Smith v. . Allen

The following issues were submitted to the jury:

1. Are the plaintiffs the owners and in possession of the land in controversy?

2. Have the defendants trespassed on the land of the plaintiffs? (224)

3. What damages have the plaintiffs sustained?

The jury responded "Yes" to the first and second issues, and "Nineteen dollars" to the third.

The plaintiffs offered, for the purpose of showing color of title, a deed from Richard E. W. Tyson, by his attorney in fact, Allen Tyson, to Lemuel Tyson, dated 22 August, 1836, which deed had been duly probated and recorded. Defendants objected to the introduction of this deed on the ground that no power of attorney from grantor to Allen Tyson had been shown. His Honor held the deed to be sufficient for the purpose for which it was offered, and overruled the objection. Defendants excepted.

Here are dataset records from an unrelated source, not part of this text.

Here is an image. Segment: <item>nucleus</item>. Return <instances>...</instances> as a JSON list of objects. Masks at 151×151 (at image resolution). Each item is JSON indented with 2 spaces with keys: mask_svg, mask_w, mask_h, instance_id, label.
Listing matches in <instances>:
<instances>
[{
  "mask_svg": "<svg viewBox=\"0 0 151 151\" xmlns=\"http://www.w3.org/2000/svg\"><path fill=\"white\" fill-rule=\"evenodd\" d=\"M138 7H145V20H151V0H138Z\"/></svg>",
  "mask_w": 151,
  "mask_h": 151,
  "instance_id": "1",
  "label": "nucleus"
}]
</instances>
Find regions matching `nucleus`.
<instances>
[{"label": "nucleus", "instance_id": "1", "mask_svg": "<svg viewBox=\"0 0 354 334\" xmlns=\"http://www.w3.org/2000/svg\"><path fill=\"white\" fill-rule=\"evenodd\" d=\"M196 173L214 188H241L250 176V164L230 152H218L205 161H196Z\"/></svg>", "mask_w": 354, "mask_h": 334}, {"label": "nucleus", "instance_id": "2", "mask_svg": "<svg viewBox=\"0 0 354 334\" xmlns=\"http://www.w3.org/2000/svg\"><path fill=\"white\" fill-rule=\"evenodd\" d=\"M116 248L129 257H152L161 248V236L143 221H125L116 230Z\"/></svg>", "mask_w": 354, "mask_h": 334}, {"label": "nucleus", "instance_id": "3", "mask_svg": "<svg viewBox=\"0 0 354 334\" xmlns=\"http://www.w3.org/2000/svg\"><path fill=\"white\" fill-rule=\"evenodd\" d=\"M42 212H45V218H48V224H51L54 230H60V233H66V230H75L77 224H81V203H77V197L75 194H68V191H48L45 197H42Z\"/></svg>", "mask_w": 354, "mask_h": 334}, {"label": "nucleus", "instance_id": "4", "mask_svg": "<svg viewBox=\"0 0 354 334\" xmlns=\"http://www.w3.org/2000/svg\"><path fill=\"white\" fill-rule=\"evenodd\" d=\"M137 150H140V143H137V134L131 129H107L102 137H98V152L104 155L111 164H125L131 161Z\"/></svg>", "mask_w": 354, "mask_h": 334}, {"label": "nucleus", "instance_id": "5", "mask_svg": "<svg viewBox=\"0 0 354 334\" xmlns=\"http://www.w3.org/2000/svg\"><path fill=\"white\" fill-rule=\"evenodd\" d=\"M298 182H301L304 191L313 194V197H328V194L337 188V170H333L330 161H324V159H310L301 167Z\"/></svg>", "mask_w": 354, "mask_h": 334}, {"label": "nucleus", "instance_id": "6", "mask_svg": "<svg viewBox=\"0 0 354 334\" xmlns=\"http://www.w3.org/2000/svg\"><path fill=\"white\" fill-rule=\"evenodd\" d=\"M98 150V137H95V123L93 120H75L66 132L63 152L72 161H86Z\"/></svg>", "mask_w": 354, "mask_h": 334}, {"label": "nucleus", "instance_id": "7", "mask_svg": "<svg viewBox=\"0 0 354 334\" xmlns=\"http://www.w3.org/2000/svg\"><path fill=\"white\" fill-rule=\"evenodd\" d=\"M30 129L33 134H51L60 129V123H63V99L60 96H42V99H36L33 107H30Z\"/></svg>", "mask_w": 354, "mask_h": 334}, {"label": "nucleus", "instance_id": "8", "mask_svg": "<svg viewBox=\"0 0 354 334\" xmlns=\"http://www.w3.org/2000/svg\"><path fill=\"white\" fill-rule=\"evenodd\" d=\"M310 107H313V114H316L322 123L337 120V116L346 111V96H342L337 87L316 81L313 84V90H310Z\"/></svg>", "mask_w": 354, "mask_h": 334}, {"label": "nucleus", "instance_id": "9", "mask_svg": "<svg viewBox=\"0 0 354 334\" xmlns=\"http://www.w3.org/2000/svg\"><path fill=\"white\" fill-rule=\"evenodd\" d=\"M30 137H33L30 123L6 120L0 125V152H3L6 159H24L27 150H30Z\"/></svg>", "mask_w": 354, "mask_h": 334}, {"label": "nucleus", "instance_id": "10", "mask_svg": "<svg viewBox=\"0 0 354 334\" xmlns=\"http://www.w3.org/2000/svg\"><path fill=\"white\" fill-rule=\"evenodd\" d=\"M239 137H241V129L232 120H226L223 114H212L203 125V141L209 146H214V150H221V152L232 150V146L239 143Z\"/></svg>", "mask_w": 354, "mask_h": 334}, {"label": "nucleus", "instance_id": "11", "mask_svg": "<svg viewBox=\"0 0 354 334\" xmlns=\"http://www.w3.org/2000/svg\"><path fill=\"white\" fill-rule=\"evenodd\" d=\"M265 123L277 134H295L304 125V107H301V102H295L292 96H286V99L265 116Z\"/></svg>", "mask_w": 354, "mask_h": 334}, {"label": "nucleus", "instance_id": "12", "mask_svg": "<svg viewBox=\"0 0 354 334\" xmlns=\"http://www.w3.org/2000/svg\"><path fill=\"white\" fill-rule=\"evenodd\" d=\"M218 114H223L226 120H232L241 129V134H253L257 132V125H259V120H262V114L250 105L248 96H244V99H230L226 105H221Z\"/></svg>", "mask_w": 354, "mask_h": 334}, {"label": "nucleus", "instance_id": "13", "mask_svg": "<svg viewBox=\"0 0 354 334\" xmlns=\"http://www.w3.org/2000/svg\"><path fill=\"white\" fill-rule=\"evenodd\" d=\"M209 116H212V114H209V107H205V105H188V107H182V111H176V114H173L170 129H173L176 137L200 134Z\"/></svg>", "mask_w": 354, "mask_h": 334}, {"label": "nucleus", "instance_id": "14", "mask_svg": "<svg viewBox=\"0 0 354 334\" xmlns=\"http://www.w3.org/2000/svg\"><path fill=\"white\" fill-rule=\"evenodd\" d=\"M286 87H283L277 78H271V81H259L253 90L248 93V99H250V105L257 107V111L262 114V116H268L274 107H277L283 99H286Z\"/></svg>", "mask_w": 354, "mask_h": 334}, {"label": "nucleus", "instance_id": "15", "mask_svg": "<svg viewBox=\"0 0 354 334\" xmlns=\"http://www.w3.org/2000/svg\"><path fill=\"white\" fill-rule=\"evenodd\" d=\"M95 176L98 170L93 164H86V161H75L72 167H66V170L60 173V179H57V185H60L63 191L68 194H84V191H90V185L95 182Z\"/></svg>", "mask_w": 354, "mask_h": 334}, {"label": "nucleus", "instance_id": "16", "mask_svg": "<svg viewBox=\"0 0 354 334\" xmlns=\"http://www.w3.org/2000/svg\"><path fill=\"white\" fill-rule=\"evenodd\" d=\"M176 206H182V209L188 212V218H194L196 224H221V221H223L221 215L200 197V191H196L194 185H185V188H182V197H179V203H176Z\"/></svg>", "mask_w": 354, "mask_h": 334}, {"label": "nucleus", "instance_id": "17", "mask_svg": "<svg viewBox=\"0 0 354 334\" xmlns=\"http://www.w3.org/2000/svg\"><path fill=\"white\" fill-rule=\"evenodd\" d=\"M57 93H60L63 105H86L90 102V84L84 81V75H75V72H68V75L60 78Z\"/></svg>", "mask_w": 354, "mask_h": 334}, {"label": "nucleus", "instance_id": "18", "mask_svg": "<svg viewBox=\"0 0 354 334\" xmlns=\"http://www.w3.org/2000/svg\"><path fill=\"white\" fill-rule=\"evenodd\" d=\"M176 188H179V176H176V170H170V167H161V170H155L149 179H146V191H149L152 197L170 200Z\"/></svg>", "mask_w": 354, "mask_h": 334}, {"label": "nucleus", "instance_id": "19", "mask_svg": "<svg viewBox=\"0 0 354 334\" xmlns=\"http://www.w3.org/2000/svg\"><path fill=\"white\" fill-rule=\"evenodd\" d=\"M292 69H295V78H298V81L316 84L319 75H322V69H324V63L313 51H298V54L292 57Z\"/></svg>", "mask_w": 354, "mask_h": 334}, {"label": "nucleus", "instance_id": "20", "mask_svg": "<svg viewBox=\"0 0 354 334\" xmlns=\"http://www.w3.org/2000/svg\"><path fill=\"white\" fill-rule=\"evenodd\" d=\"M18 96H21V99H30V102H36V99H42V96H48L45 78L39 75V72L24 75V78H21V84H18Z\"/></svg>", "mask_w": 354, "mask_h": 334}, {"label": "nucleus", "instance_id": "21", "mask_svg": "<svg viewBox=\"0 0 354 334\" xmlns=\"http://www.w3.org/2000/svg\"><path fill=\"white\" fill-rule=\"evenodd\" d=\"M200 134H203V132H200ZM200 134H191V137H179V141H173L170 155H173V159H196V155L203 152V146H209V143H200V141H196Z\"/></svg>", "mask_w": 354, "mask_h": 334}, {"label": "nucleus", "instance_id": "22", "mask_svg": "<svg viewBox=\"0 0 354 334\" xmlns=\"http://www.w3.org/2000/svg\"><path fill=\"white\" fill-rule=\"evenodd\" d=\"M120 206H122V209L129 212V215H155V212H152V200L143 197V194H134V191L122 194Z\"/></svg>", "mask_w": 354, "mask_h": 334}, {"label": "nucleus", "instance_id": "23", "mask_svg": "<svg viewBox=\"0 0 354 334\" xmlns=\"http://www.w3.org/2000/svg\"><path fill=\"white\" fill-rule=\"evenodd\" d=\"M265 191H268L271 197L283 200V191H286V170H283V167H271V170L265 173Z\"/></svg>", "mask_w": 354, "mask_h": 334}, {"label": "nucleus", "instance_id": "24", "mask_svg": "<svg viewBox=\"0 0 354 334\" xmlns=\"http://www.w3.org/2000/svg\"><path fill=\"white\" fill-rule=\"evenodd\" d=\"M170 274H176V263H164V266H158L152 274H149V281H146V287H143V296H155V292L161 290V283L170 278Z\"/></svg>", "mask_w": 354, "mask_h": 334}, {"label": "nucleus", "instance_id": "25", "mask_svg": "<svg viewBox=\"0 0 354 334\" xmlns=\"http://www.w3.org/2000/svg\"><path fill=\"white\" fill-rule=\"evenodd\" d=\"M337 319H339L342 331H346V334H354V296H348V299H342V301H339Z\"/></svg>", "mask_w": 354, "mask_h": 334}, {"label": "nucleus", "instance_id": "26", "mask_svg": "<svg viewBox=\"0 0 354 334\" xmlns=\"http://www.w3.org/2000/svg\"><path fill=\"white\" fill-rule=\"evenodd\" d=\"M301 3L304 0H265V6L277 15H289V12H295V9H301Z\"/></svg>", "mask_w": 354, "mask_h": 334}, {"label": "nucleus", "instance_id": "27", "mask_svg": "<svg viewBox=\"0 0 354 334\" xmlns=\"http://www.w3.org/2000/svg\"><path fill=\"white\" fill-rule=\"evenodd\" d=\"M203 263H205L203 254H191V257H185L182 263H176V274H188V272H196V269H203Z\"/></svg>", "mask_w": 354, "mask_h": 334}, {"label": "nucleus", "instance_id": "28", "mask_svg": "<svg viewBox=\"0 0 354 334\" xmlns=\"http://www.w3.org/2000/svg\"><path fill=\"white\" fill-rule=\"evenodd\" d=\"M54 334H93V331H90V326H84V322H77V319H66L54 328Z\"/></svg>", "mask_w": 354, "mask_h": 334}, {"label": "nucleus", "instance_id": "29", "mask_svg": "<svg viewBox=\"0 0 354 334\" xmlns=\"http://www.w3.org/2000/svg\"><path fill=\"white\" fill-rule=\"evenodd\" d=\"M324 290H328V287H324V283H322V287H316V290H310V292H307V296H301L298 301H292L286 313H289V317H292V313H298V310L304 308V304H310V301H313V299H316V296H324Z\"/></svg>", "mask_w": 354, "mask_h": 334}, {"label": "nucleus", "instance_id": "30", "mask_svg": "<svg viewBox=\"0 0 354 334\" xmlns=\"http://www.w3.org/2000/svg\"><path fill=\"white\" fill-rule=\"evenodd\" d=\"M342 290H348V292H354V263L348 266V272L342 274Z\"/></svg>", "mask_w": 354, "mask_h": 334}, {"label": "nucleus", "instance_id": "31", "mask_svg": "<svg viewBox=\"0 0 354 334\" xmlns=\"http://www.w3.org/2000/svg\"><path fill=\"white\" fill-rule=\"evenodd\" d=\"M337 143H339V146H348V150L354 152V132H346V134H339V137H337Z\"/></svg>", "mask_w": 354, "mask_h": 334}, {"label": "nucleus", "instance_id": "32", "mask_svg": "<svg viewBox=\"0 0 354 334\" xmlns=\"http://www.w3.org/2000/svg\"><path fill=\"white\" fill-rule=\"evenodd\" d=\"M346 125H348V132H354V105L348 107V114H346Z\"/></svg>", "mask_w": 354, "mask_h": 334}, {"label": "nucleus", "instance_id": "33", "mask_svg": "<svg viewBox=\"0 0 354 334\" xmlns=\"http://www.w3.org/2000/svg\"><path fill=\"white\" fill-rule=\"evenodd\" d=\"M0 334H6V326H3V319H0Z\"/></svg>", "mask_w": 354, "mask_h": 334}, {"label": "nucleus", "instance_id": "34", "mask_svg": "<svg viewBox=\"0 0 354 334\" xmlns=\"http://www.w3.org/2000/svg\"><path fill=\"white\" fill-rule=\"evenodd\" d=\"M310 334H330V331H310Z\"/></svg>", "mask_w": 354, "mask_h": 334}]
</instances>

The plaintiffs for a similar purpose next offered a deed from Lewis Hilliard, Clerk and Master in Equity, to Sherrod Tyson, dated 22 June, 1866. They also introduced the trial and minute dockets of the Court of Equity of Pitt County, from which it appeared that a petition for the sale of the lands of Lemuel Tyson had been filed and docketed; that a decree of sale had been made; that a report of sale had also been made to the court, showing Sherrod Tyson to be the purchaser, and that a decree had been made and duly recorded in the minutes of said court confirming said sale and directing said clerk and master to make title to the purchaser.

E. A. Moye, the clerk of the Superior Court, was introduced, who testified that after diligent search in his office he had been unable to find the equity papers filed for the sale of said tract of land by said clerk and master; that he had searched all packages, bundles, boxes and papers, except the old papers marked "State cases"; these he did not search, and that he had been unable to find the original papers, and he was satisfied they were not in his office. *Page 190

(225) Defendants objected to the introduction of the deed from Lewis Hilliard, and to the introduction of the dockets of the Court of Equity, in the absence of the original papers; objection overruled, and the defendants excepted.

Plaintiffs then offered a deed from Sherrod Tyson to W. A. Cherry, trustee, dated 9 June, 1866.

To this deed the defendants objected, because it had not been probated as to W. A. Cherry, the grantee therein, who, it seems, had signed said deed. Objection overruled, and defendants excepted.

Plaintiffs then offered a deed from W. A. Cherry, trustee of Sophia Paul, to Thomas E. Randolph, dated January, 1868. To the introduction of this deed defendants objected, because it had not been probated as to Sophia Paul, by taking her privy examination. Objection overruled, and defendants excepted, his Honor holding that, in any view of the case, the foregoing deeds were sufficient to show color of title, that being the purpose for which they were offered.

Verdict and judgment for plaintiffs, and appeal by defendants. All the deeds offered by the plaintiffs were competent to show color of title, and were followed by testimony tending to prove continuous adverse possession, under visible lines and boundaries by the plaintiffs and those under whom they claim for more than seven years. Color of title is a writing upon its face professing to pass title to land. Keener v. Goodson,89 N.C. 273.

The first exception is met by Hill v. Wilton, 6 N.C. 14, which held that where the power of attorney was produced and plainly showed that the attorney had no authority to convey land, the deed purporting (226) to be made by virtue of the power therein constituted color of title.

The second exception is covered by the case of Hare v. Holleman,94 N.C. 14, where it is held that where the original papers in a cause have been burned or lost, the minutes of the court are admissible in evidence to establish the validity of the proceedings.

The deed from Sherrod Tyson to W. A. Cherry, trustee, objected to because it had not been probated as to Cherry, was competent, having been proved and registered as the deed of Tyson, under the presumption that it was accepted by the grantee therein. And if probate and registration had been necessary as to Cherry to pass title, the unregistered deed is color of title. Davis v. Higgins, 91 N.C. 382. *Page 191

The deed objected to by defendants because the privy examination of Sophia Paul did not appear to have been taken was also good as color of title, even if Sophia Paul were a feme covert, of which we are not apprised. See Perry v. Perry, 99 N.C. 270, where cases are cited which meet nearly all of the exceptions.

There was not exception to the refusal of his Honor to give the instruction asked in defendants' first prayer for special instructions, and the instruction was not warranted by the evidence as stated in the case.

It seems that every exception taken by defendants is untenable, and has been repeatedly so held.

NO ERROR.

Cited: Bond v. Beverly, 152 N.C. 61; Norwood v. Totten, 166 N.C. 650;Gann v. Spencer, 167 N.C. 430; Clendenin v. Clendenin, 181 N.C. 471.